__WORK TASK 1__. Return the passage of the news report on Finland's healthcare system word for word, starting at "Järvinen told Yle's" and ending at "variant in Finland.".
__WORK TASK 2__.
Answer these questions from the news report on Finland's healthcare system:
(a) On which Yle program did Järvinen speak on Friday morning?
(b) How many new lab-confirmed coronavirus cases did THL register on Friday?
(c) How many people were receiving hospital treatment in Finland on 28 December?
----- TEXT PASSAGE -----
The rapid rise in coronavirus infections and the increasing need for healthcare staff to quarantine is placing significant pressure on Finland's healthcare system, according to Asko Järvinen, Chief Physician and head of the infectious diseases department at the Helsinki and Uusimaa hospital district (HUS).
Järvinen told Yle's Ykkösaamu breakfast show on Friday morning that the HUS area in particular is experiencing high levels of staff absences due to Covid infections and exposure.
"Every single day we have to count the absentees and at the same time see how many hospital beds are available," Järvinen said. "The increase in infections is very fast, which is a feature of the Omicron variant."
Public health authority THL registered 9,921 new lab-confirmed coronavirus cases on Friday, with the Omicron variant currently the most dominant variant in Finland.
However, Järvinen noted that, on the positive side, the need for hospital and intensive care treatment has not increased in proportion to the number of cases.
Despite this, the number of people requiring hospital treatment has more than doubled over the past 10 days. There were 235 people receiving hospital treatment in Finland on 28 December. As of Friday morning, 7 January, that figure had climbed to 508.
----- RECORDED DATA -----
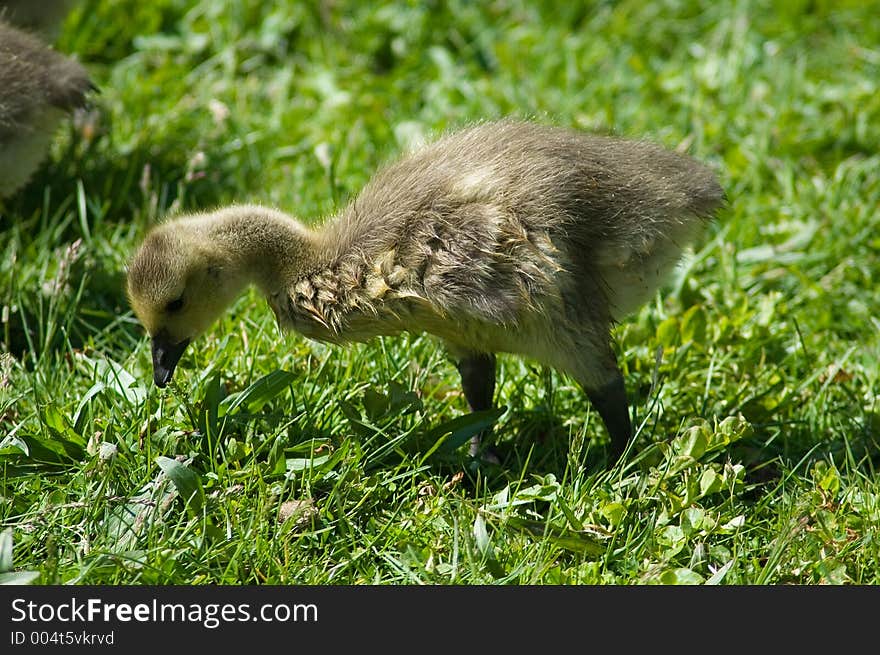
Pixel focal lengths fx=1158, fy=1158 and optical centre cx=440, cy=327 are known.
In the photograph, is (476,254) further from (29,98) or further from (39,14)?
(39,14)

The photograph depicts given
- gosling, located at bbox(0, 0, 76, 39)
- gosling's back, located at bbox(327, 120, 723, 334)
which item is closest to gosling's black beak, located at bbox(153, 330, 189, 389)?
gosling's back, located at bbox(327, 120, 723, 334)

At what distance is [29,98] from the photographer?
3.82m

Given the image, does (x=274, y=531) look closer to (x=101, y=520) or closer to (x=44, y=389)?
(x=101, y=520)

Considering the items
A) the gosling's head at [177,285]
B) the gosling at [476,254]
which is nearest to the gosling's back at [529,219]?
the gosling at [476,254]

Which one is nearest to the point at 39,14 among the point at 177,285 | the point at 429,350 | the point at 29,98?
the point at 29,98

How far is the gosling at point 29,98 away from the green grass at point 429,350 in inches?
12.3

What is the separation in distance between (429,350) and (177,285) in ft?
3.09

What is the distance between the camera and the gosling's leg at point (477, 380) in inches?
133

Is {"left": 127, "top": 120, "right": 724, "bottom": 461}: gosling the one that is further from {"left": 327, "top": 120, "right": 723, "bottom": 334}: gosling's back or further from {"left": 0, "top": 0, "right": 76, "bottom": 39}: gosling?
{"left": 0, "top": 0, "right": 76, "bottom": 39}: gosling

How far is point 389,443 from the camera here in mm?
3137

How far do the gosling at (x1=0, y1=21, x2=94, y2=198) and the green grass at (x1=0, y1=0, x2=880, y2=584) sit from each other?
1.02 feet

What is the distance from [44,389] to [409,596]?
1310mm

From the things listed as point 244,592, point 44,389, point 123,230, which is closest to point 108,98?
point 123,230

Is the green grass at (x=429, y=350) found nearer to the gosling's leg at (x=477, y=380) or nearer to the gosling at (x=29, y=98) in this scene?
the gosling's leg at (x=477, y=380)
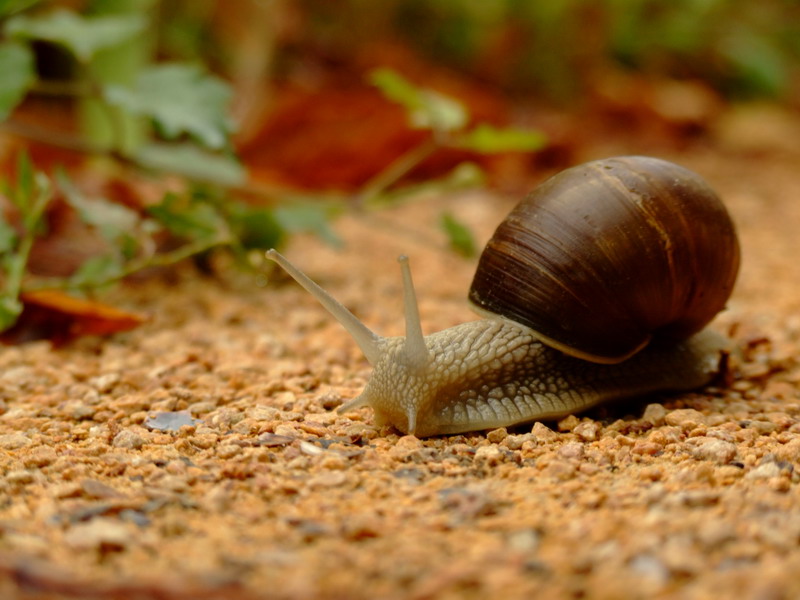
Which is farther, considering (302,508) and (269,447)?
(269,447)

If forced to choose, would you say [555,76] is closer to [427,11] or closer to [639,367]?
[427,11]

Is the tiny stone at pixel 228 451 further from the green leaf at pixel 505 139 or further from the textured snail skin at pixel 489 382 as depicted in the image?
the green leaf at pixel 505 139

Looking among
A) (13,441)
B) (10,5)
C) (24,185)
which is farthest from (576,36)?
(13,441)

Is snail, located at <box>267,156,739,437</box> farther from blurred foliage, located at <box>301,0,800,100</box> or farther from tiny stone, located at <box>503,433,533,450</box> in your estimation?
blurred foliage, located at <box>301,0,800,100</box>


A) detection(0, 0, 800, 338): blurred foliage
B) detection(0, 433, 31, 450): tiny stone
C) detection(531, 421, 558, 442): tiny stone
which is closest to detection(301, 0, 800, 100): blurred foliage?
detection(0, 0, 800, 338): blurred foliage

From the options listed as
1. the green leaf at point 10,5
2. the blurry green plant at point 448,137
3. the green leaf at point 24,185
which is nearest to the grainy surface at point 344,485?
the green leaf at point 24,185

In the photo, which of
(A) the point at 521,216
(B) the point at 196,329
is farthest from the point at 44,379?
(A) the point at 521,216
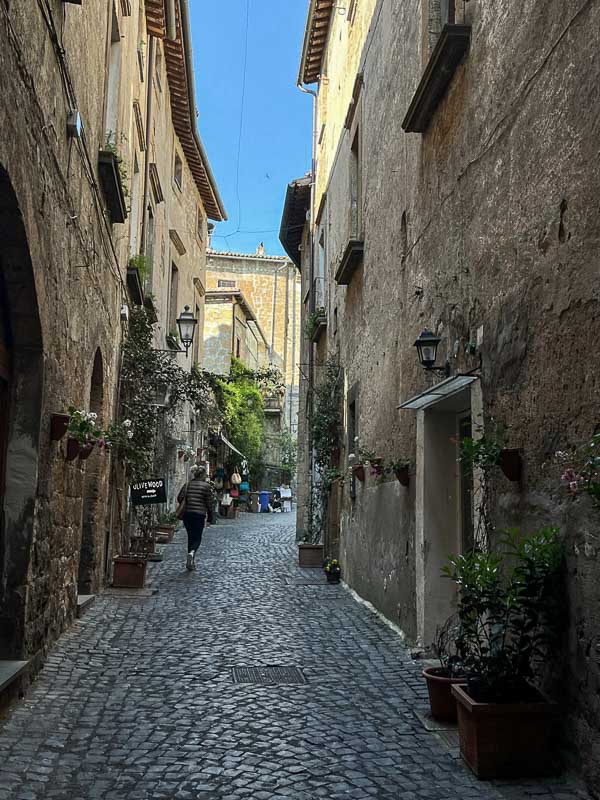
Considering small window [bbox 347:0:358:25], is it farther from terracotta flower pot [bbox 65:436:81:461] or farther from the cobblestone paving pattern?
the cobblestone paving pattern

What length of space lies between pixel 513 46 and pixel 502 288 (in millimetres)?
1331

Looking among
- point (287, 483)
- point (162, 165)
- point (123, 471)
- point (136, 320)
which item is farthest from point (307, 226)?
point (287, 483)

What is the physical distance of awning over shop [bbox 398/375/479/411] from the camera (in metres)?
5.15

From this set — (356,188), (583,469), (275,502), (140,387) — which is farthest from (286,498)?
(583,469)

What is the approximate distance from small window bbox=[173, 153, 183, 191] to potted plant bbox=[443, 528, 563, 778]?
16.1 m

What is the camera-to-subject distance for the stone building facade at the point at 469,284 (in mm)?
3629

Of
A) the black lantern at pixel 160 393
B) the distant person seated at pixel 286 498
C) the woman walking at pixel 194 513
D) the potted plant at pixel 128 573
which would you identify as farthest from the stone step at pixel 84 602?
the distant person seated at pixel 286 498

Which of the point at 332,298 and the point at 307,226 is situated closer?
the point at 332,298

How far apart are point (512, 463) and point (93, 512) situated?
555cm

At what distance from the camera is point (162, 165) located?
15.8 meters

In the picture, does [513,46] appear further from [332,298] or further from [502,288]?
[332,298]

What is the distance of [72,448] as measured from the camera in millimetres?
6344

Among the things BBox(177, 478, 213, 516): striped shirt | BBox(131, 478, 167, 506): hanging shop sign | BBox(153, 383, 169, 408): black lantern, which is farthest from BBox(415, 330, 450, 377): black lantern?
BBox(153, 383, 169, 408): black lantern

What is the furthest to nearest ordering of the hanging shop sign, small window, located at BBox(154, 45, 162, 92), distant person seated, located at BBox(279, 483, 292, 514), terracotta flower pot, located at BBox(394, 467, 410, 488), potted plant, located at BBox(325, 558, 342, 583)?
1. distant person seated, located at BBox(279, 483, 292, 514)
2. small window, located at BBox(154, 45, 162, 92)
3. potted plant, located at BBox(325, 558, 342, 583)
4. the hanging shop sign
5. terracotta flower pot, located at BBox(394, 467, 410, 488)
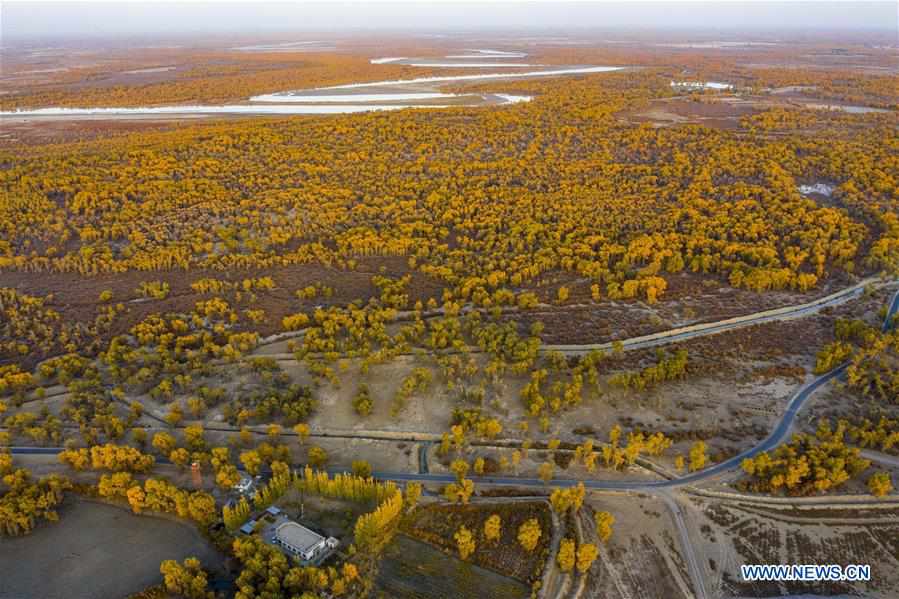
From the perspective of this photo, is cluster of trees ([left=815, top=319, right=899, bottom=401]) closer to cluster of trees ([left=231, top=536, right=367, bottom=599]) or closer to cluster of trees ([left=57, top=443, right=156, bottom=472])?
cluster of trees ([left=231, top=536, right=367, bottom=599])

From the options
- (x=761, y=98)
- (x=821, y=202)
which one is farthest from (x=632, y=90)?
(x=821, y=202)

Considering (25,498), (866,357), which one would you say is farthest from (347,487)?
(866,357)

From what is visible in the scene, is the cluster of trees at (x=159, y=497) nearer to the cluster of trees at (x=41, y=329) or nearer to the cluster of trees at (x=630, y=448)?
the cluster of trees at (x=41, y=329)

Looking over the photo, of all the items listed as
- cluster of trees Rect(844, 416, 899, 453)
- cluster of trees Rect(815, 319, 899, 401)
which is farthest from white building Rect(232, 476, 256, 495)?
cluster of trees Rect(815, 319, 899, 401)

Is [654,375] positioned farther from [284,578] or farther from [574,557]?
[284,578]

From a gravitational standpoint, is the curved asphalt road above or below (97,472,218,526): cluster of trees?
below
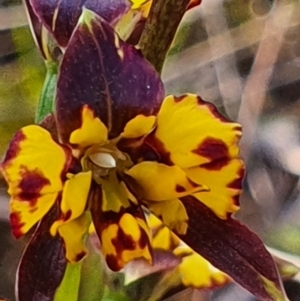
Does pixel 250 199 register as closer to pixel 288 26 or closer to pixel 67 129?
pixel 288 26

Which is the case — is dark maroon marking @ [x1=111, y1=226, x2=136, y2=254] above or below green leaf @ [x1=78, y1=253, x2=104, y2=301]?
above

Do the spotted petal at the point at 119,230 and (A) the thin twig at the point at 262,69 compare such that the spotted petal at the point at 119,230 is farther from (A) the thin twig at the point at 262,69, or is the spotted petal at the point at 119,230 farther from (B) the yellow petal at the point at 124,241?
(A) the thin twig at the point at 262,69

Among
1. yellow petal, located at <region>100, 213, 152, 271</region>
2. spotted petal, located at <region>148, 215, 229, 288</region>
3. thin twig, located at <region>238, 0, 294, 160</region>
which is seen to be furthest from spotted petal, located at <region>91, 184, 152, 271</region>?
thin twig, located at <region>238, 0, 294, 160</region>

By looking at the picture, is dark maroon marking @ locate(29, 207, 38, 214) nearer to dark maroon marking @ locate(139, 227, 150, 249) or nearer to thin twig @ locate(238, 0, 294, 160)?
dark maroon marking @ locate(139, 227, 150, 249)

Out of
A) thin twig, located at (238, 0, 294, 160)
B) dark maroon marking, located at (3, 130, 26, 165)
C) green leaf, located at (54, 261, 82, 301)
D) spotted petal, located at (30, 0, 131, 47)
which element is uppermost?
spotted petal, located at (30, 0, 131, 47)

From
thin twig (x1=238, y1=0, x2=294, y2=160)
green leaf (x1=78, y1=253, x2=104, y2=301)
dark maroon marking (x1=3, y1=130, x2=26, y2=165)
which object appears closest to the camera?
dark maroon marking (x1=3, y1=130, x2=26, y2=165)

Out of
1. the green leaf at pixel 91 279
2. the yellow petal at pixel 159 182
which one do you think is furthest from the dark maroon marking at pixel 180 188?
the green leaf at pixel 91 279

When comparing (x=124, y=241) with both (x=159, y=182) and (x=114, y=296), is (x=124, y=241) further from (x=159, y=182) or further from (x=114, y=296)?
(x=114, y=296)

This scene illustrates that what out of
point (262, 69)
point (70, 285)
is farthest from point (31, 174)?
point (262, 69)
-----
__TASK ANSWER 1__.
Järvinen told Yle's Ykkösaamu breakfast show on Friday morning that the HUS area in particular is experiencing high levels of staff absences due to Covid infections and exposure.
"Every single day we have to count the absentees and at the same time see how many hospital beds are available," Järvinen said. "The increase in infections is very fast, which is a feature of the Omicron variant."
Public health authority THL registered 9,921 new lab-confirmed coronavirus cases on Friday, with the Omicron variant currently the most dominant variant in Finland.

__TASK ANSWER 2__.
(a) Ykkösaamu, Yle's breakfast show
(b) 9,921
(c) 235